11 October 2010

Garlic planting

It's time to plant garlic. This year for my zone, October 12th was announced as the perfect day for planting cloves. Alas, I am not a perfectionist so I had to plant mine on the 10th when my husband was home to help keep the kids at the raspberry patch while I dug in the compost pile. Why the exact timing? So there is enough time to let the roots settle and grow but not for the shoots to break the soil surface before the first frost.

Filled with compost with room for a mulch layer. My raised beds are about 2' deep by 6' long. Plans for raised bed can be found here on Ana White's site.
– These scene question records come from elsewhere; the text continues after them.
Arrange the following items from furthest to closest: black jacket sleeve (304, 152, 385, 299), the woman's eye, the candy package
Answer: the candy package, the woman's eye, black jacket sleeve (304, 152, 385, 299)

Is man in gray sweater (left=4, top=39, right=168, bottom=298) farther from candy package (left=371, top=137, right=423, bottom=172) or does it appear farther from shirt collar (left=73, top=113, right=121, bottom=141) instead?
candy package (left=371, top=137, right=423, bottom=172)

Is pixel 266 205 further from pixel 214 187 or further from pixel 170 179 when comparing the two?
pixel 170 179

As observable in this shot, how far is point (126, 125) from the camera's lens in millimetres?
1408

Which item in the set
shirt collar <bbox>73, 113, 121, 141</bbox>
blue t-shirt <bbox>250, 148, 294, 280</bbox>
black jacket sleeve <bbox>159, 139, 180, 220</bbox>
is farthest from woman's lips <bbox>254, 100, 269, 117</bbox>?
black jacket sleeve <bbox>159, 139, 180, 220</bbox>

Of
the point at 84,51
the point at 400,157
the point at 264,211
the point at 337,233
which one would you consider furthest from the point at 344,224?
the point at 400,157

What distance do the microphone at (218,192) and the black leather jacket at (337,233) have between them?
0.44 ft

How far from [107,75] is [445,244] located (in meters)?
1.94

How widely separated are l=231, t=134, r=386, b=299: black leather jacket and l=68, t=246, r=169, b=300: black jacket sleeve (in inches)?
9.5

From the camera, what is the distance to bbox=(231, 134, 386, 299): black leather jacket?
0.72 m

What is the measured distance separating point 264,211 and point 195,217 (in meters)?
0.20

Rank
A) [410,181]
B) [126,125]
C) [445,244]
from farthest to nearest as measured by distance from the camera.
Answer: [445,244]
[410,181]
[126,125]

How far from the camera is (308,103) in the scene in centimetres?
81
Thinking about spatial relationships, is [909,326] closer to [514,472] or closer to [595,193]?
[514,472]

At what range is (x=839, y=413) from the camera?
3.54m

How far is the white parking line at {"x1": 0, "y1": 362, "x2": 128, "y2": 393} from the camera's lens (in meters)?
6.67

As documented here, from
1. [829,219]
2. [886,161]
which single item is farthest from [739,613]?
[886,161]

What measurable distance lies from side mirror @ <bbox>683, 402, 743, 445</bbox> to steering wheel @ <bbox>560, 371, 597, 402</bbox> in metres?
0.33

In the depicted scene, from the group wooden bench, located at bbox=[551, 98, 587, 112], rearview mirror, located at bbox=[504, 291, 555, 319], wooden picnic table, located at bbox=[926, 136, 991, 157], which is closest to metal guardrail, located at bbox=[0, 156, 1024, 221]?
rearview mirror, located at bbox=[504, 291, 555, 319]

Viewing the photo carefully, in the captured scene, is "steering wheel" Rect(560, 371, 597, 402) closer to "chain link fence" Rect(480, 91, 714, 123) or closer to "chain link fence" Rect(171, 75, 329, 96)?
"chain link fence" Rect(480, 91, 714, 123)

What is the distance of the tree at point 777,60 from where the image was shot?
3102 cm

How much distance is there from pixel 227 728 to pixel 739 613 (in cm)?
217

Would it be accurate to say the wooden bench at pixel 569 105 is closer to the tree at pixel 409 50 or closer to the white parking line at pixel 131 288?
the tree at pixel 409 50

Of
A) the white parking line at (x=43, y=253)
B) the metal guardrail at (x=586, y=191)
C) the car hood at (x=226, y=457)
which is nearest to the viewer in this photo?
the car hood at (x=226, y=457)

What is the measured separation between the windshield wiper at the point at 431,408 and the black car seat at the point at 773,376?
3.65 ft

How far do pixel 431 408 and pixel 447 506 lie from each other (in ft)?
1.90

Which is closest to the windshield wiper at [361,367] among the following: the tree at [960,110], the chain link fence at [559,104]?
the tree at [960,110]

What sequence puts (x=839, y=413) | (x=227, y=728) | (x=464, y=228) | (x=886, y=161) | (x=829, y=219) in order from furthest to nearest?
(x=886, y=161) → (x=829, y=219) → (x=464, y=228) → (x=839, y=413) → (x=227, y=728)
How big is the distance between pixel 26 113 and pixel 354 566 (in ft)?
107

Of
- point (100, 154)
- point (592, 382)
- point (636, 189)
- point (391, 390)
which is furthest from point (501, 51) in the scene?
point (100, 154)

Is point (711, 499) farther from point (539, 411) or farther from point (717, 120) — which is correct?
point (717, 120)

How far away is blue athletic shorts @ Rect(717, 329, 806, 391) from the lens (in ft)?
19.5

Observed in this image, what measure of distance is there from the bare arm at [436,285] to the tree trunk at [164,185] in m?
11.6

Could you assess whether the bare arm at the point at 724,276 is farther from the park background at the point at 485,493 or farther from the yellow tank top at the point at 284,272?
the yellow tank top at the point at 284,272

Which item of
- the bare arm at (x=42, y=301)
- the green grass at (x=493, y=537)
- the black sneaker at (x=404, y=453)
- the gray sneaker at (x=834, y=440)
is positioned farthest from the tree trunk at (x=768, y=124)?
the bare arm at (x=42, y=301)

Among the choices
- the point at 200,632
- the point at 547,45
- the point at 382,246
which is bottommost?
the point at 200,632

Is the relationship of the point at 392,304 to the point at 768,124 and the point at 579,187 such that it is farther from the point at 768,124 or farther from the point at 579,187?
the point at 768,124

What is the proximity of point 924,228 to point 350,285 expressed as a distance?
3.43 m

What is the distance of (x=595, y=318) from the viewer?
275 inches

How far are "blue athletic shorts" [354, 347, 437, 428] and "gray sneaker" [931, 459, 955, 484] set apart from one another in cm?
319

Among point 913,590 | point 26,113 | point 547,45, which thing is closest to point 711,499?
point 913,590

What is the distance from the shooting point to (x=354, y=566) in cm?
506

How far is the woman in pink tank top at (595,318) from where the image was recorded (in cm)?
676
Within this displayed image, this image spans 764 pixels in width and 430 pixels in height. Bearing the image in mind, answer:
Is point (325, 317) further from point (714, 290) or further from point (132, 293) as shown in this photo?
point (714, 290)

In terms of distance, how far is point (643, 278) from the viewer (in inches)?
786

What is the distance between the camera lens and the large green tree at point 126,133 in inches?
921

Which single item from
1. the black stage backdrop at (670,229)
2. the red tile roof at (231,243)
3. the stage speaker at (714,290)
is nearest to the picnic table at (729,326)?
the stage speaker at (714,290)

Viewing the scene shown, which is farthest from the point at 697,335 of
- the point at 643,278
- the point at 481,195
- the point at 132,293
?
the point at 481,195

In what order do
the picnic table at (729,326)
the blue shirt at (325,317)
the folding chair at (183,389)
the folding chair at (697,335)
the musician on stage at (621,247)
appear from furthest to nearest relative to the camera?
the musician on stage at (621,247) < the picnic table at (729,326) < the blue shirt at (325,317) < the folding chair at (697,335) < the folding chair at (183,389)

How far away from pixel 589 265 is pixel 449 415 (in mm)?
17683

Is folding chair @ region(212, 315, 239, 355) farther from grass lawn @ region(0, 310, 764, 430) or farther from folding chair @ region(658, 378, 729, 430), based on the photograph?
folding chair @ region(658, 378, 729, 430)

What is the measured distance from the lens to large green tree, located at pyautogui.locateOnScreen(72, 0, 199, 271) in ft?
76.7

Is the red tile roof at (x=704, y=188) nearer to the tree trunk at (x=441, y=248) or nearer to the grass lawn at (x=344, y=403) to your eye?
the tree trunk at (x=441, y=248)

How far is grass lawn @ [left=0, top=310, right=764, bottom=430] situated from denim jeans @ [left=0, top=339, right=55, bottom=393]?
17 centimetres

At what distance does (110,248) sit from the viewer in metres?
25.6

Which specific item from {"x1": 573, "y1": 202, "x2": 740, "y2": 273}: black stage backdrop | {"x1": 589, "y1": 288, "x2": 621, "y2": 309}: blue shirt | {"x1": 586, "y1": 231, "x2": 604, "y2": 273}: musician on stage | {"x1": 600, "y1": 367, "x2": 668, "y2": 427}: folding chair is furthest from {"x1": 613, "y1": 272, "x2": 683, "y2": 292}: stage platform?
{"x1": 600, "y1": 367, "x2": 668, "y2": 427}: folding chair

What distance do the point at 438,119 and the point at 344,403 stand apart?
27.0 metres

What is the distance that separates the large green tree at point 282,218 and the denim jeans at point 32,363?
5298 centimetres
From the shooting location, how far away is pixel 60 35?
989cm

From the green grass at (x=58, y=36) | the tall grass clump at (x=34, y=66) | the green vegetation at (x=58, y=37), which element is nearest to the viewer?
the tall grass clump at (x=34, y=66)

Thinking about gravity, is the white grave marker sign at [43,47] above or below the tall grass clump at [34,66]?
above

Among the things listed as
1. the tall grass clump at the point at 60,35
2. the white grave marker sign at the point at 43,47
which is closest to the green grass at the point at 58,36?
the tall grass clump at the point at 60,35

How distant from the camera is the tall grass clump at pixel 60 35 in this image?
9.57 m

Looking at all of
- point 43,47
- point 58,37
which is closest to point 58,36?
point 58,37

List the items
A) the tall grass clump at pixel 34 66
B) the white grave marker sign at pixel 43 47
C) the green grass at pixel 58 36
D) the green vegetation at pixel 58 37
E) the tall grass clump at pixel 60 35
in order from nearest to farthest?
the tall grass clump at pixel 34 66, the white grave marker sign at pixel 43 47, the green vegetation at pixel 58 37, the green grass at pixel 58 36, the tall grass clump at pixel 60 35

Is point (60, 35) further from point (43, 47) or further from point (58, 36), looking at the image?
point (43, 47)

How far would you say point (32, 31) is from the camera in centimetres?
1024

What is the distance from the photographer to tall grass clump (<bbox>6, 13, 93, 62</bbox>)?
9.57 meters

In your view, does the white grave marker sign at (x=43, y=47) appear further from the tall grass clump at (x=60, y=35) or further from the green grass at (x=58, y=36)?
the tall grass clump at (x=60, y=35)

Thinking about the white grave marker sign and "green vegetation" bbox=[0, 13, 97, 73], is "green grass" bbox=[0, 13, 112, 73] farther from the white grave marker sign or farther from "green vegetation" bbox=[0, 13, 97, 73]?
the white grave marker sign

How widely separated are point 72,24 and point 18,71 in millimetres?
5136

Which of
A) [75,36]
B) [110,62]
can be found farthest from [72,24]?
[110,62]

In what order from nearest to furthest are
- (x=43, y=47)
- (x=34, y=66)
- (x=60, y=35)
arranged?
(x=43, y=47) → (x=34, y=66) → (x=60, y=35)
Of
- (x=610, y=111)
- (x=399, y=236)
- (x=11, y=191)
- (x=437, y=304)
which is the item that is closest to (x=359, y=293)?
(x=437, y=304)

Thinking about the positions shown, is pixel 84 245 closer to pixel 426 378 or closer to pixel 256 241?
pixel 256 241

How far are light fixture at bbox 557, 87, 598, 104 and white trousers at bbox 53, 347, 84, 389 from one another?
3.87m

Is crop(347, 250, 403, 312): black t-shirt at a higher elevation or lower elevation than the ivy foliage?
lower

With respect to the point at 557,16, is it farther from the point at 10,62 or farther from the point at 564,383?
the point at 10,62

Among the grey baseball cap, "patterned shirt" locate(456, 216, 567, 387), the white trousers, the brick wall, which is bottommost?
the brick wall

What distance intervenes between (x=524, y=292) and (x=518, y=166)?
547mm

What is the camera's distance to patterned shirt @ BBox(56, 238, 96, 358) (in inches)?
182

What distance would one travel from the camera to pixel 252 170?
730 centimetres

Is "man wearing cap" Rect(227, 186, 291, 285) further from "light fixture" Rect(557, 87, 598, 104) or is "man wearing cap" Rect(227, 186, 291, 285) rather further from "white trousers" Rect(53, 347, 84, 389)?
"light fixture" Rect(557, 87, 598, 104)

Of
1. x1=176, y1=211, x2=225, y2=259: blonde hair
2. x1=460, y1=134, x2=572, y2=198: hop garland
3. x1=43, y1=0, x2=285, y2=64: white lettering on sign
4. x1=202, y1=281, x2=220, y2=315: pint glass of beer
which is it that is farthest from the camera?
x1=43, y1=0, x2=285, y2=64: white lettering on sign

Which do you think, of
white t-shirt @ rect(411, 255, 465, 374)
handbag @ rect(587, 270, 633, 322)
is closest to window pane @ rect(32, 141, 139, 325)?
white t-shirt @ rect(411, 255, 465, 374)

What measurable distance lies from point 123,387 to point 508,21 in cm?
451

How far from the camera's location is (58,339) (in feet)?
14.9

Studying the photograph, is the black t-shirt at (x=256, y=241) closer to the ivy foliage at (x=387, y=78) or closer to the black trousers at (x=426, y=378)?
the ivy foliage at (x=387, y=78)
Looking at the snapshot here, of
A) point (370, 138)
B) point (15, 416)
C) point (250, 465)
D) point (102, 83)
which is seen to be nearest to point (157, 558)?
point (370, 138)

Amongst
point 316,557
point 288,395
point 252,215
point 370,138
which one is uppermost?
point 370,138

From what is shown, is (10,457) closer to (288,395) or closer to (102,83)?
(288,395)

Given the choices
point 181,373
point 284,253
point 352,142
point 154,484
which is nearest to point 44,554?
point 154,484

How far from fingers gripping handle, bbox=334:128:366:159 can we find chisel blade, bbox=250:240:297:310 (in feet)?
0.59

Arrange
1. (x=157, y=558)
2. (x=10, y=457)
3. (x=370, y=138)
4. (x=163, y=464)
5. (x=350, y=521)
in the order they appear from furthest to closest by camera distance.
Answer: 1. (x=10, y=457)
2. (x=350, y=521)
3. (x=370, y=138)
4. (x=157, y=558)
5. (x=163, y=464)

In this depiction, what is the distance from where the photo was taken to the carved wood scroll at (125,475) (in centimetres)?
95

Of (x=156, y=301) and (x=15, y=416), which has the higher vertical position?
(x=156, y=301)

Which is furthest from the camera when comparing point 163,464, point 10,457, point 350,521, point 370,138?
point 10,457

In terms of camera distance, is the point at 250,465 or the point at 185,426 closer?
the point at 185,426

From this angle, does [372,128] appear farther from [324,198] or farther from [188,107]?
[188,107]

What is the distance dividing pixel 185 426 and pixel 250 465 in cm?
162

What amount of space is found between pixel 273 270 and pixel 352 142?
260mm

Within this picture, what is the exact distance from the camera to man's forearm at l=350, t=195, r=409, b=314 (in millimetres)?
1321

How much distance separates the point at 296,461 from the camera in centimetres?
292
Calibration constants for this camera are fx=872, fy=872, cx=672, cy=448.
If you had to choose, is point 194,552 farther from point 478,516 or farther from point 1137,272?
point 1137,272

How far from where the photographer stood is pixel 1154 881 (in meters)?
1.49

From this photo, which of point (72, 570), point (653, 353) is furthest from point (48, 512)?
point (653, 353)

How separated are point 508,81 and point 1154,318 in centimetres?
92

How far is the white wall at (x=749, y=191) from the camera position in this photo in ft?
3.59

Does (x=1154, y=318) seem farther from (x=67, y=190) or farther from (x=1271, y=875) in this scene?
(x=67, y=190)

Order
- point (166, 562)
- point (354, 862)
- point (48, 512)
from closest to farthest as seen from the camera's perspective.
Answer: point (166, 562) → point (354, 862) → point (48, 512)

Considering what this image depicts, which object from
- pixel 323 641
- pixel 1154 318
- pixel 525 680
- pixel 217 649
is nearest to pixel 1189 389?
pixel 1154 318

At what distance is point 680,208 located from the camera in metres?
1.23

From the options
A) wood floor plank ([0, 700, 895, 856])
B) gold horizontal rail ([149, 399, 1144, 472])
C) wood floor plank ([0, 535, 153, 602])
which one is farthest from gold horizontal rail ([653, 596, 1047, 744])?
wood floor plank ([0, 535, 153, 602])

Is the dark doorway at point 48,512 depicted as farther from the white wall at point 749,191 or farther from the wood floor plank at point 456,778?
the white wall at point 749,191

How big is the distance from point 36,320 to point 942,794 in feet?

I am planting garlic in the first raised bed I built. (When I can acquire more lumber, I plan to build at least four more raised beds, most to be filled with food, but my daughter will have her own for whatever strikes her fancy. My beds are 2' by 6', using 4 2x6s. This way, all the lumber you purchase is used.) I used a rake and hoe to loosen the soil beneath this bed, then dragged it into place. I placed 3 inches of composted hay in the bottom of this planter, then 6 inches of compost, which compacted the hay. Within a week I plan to stake two corners of the raised bed, but I haven't had the time to cut the stakes yet.

My garlic cloves should remain toasty enough this winter under their blanket of pine needles.
I planted 17 garlic cloves evenly spaced in the raised bed about 7" apart. I'm trying a California softneck variety this year. I pushed each clove 1 inch below the soil surface then sprinkled an additional generous inch of compost on top.  Because garlic is a spring crop that overwinters, it likes a good coat of mulch. Leaf mulches are the most popular for garlic but we don't have a system for mulching leaves. One popular method of making a leaf mulch is to fill a rubber trash can with raked leaves and then insert your weed whacker (like an immersion blender) and give them a good chopping. One day I plan to do that, but for now I simply raked some of the needles from our big white pine and mulched with a generous 4 inches. I know that pine needles are acidic but my organic gardening books tout it as an excellent mulch for most things because it breaks down so slowly. The waxy coating on the needles helps the soil beneath it retain moisture while the needles themselves do not absorb much moisture. They do a great job of keeping down weeds and I happen to like the look of them. Pine needles make a good blanket for winter crops like garlic so I'm testing this all out and keeping my fingers crossed for some delicious spring garlic.

Uh, oh! Didn't count on the appeal for local wildlife to climb in! Better add a layer of chicken wire across the top.
As long as I can keep critters out of my raised beds I hope for some delicious home grown spring garlic. I hope to count 17 sets of scapes curling out of their winter dormancy come May or June. I use garlic scapes in soups, potatoes and omelets. I place them in a vase to enjoy their wild green beauty and pluck them out at will. My children prefer the quick access because they like to nibble on them. My favorite website for garlic planting information in cooler zones is Boundary Garlic Farm.

Garlic scapes in a Ball jar awaiting their fate.